The Village of Bayville has proposed paying the Internal Revenue Service to resolve an apparent violation of laws regarding tax-exempt bonds issued 15 years ago.
Village officials disclosed last week that they were seeking to enter the IRS' Voluntary Closing Agreement Program, which provides a procedure to address compliance problems.
Mayor Douglas G. Watson said the village's bond counsel, Norton Rose Fulbright LLP, discovered the issue when it was hired to prepare a refinancing of Bayville's outstanding bonds at lower interest rates to save money. The bond counsel, which has offices in Manhattan, told him the firm first needed to resolve an issue with the older bonds because "the way it was done wasn't done 100 percent kosher," Watson said.
The village sold $3 million in bonds in 1999 for various purposes, including about $2.2 million to acquire private property, according to bond documents.
The village used part of the proceeds to buy a gas station at Ludlam and Bayville avenues that was considered an eyesore. It was demolished and turned into a public space and parking lot.
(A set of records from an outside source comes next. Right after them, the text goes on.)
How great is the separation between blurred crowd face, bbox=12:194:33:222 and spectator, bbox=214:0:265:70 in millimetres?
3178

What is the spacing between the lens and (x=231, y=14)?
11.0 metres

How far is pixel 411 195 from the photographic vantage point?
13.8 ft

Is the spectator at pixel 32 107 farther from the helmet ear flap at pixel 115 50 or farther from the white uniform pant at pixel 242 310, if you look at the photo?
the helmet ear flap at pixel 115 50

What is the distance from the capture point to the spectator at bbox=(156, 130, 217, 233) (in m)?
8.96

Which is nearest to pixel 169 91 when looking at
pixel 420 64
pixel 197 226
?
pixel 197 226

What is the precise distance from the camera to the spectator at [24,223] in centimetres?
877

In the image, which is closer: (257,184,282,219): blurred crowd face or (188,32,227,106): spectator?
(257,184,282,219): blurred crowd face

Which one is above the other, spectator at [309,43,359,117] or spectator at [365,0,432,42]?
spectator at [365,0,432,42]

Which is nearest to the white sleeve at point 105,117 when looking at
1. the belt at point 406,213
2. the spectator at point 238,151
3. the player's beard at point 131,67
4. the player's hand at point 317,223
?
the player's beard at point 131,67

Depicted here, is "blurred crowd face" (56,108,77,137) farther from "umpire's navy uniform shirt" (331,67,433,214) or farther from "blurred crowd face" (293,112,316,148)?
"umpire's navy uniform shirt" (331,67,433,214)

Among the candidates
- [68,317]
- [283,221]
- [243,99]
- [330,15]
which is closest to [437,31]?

The village also purchased land for drainage and a marina.
Some of the funds were used to improve property that is leased to private businesses, which could imperil the bonds' tax-exempt status, according to Watson and the disclosure. IRS rules determine what uses qualify for tax-exempt status. The tax exemption allows governments to borrow at lower interest rates.
Watson, who was a trustee at the time, said the village had acted in good faith.
"There was no malice or any bad thought on anyone's part," Watson said. "It was done with professional counsel."